Er wollte nicht mehr, als er vordem gewollt hatte.
Doch hat man ihm, ausgerechnet ihm, dann die Kompetenz bestritten, die künstlerische, moralische und letztlich politische. Er konnte den Film nicht machen. Wer ihn gepriesen hatte wegen seiner Standhaftigkeit in östlichen Strapazen, konnte zur Kenntnis nehmen, dass er es auch jetzt nicht für den Zweck aller Mühe hielt, mit der Direktion einer Meinung zu sein. Zur deutschen Vereinigung hatte er sein Gewissen mitgebracht.

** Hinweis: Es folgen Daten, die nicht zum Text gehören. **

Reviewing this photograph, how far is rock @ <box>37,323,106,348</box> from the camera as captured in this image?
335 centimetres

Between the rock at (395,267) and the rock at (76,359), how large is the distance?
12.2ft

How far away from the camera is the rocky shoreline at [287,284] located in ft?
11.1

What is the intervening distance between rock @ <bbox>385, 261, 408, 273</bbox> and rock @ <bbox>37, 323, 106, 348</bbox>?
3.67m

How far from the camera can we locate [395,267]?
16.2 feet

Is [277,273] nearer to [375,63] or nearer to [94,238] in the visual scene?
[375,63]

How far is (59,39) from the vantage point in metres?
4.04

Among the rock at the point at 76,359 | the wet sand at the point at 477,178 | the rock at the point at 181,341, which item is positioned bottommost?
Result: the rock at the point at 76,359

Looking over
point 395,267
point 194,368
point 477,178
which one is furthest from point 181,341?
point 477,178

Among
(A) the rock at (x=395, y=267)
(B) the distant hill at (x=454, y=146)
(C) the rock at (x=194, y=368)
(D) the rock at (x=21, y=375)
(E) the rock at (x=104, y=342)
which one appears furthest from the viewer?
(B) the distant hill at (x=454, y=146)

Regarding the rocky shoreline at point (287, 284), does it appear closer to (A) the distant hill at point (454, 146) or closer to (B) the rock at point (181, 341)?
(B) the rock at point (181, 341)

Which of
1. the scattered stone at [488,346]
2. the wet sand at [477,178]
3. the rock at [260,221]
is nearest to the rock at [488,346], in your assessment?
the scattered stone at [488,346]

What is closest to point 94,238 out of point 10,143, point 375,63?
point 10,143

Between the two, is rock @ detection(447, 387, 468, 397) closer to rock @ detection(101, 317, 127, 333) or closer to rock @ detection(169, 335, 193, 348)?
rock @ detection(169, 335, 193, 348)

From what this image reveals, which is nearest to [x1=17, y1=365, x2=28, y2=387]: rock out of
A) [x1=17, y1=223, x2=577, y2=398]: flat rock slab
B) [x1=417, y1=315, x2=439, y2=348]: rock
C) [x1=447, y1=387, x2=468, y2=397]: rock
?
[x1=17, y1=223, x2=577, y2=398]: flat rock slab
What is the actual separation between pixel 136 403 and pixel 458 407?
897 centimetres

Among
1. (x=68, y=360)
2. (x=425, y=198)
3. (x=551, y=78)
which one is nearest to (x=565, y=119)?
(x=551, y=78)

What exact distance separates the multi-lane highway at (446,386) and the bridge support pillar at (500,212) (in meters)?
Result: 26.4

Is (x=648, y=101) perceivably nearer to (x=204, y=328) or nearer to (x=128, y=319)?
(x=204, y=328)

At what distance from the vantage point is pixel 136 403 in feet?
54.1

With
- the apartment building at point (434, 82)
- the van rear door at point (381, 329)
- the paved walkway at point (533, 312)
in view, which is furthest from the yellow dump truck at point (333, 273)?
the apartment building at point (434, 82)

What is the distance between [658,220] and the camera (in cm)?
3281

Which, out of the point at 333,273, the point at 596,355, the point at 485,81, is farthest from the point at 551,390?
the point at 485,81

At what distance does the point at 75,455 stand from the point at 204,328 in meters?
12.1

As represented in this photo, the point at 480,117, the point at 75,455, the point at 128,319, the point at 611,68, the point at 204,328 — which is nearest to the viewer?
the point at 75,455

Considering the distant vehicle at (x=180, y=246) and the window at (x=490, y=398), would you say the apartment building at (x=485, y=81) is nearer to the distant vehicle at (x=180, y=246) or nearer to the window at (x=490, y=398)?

Es war gut mit ihm zu arbeiten. Wir übten uns bei unseren ernsthaften Erfindungen in Heiterkeit und wenn die Geschichte, die wir uns vorstellten, eine traurige Wendung nahm, verbarg er seine Rührung nicht. Er tippte sich das Drehbuch, wenn die letzte Version entstand, mit zwei Fingern in die Schreibmaschine und lernte es dabei auswendig. Die Ehrlichkeit, um die es ihm ging, bestand auch aus der täglichen Wahrhaftigkeit. Er hatte seinen Plan und war beim Drehen doch offen für die Entdeckungen des Augenblicks, zu denen er alle ermutigte, vor allem natürlich die Schauspieler. Er sah zu und hörte zu und entschied. Ohne Eitelkeit stand er in der Mitte der Szene.

Seine Krankheit war ein langer Abschied von der Hoffnung, noch einen Film zu machen, eventuell einen komischen. Denn in unserer kunstlosen Existenz sah er immer auch die Komödie.

Eben erst haben wir vor seinem ländlichen Haus in der noch sommerlichen Sonne gesessen. Er sang mit wenig Atem ein paar Takte Operette, was er gern tat, Erinnerung an Crimmitschau. Wir redeten, was man so redet und sagten zum Abschied, was man so sagt.

So ist es wohl, lieber Frank. Der letzte Film wird nicht gedreht, das letzte Wort wird nicht gesprochen.